··· TEXTE À LIRE

L'esprit de Paris  

SI JAMAIS …
branche charmante

CADEAU

Avant : un cadeau était un divertissement offert à une dame.

Curieuse évolution pour un mot dérivé du latin caput (tête) qui a d’abord représenté une lettre capitale.

Il faut savoir qu’avant l’invention de l’imprimerie, les majuscules étaient souvent ornées d’enjolivures.

Du coup, toute enjolivure est bientôt devenue un cadeau, puis au XVIIe siècle le cadeau est devenu une réjouissance.

Maintenant : chose qu’on offre à quelqu’un pour lui faire plaisir, en particulier à l’occasion d’une fête ou d’un événement heureux.

Synonymes : présent, don, gratification, libéralité, offrande.

Ainsi, au XXIe siècle, on peut donner de sa personne, ce qui n’est pas toujours forcément un cadeau.

CHARME

Avant : le charme, du latin carmen (chant magique), était synonyme d’ensorcellement.

Le caractère désignait de même un sortilège ou autre signe magique.

Et enchanter était pareillement synonyme d’ensorceler.

C’est son sens dans La Flûte enchantée de Mozart.

Maintenant : attrait exercé sur quelqu’un.

Mais avoir du charme vaut mieux que vendre ses charmes !

COURTOISIE

Avant : la courtoisie, littéralement, ce qui concerne la Cour, s’appliquait à ce qui est digne de son raffinement - un raffinement qu’on doit principalement à la Renaissance italienne.

C’est de l’italien que nous est venue, au XVIe siècle, la politesse.

En français, l’adjectif poli ne s’appliquait jusque-là qu’à la pierre polie.

D’autres termes, sans être alors nouveaux, sont passés dans le domaine de la mondanité.

Ainsi conversation, du latin conversatio (fréquentation), qui avait gardé cette valeur en français, s’entendait désormais comme de nos jours : échange de propos.

Féliciter, auparavant : rendre heureux, tout comme en latin, maintenant : assurer quelqu’un de la part qu’on prend à son bonheur.

······
··· DONNÉES FOURNIES

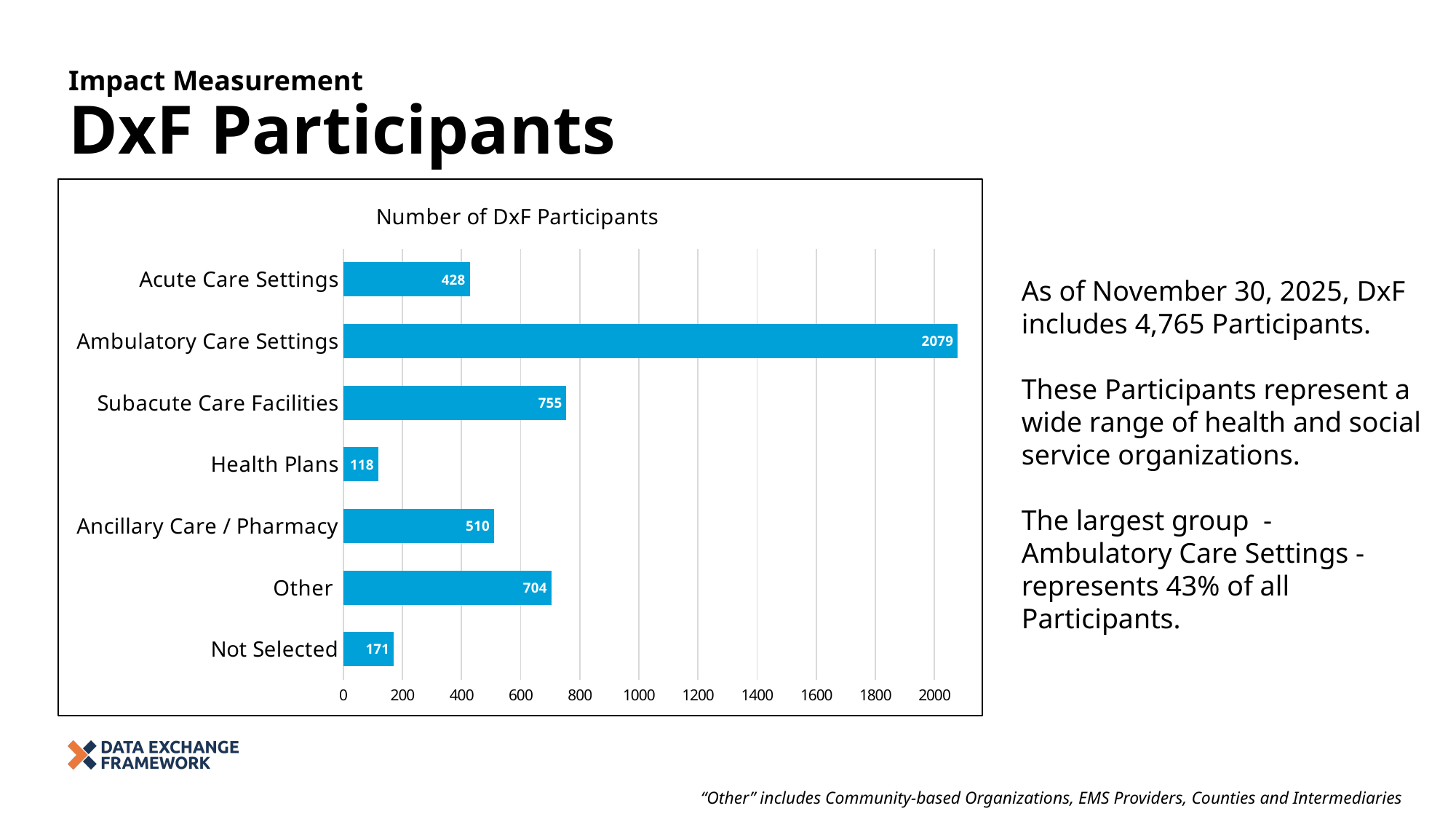
How many categories are shown in the chart? 7 Which has more participants, Ancillary Care / Pharmacy or Acute Care Settings? Ancillary Care / Pharmacy What is the difference between the number of participants in Subacute Care Facilities and Other? 51 What is the title of the chart? Number of DxF Participants Is the value for Other greater or less than 600? greater What kind of chart is shown on the slide? Bar chart Which category has the highest number of DxF Participants? Ambulatory Care Settings What is the difference between the number of participants in Acute Care Settings and Not Selected? 257 Which category has the lowest number of DxF Participants? Health Plans What is the number of DxF Participants for Health Plans? 118 What is the number of DxF Participants for Ambulatory Care Settings? 2079 What is the number of DxF Participants for Subacute Care Facilities? 755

······

### [TÂCHE À RÉALISER]
Reproduisez intégralement le texte sur l'évolution du sens de quelques mots, sans y changer quoi que ce soit. Ce matériel provient d'une autre source que le texte.

### [RÉPONSE DE L'EXERCICE]
L'esprit de Paris  

SI JAMAIS …
branche charmante

CADEAU

Avant : un cadeau était un divertissement offert à une dame.

Curieuse évolution pour un mot dérivé du latin caput (tête) qui a d’abord représenté une lettre capitale.

Il faut savoir qu’avant l’invention de l’imprimerie, les majuscules étaient souvent ornées d’enjolivures.

Du coup, toute enjolivure est bientôt devenue un cadeau, puis au XVIIe siècle le cadeau est devenu une réjouissance.

Maintenant : chose qu’on offre à quelqu’un pour lui faire plaisir, en particulier à l’occasion d’une fête ou d’un événement heureux.

Synonymes : présent, don, gratification, libéralité, offrande.

Ainsi, au XXIe siècle, on peut donner de sa personne, ce qui n’est pas toujours forcément un cadeau.

CHARME

Avant : le charme, du latin carmen (chant magique), était synonyme d’ensorcellement.

Le caractère désignait de même un sortilège ou autre signe magique.

Et enchanter était pareillement synonyme d’ensorceler.

C’est son sens dans La Flûte enchantée de Mozart.

Maintenant : attrait exercé sur quelqu’un.

Mais avoir du charme vaut mieux que vendre ses charmes !

COURTOISIE

Avant : la courtoisie, littéralement, ce qui concerne la Cour, s’appliquait à ce qui est digne de son raffinement - un raffinement qu’on doit principalement à la Renaissance italienne.

C’est de l’italien que nous est venue, au XVIe siècle, la politesse.

En français, l’adjectif poli ne s’appliquait jusque-là qu’à la pierre polie.

D’autres termes, sans être alors nouveaux, sont passés dans le domaine de la mondanité.

Ainsi conversation, du latin conversatio (fréquentation), qui avait gardé cette valeur en français, s’entendait désormais comme de nos jours : échange de propos.

Féliciter, auparavant : rendre heureux, tout comme en latin, maintenant : assurer quelqu’un de la part qu’on prend à son bonheur.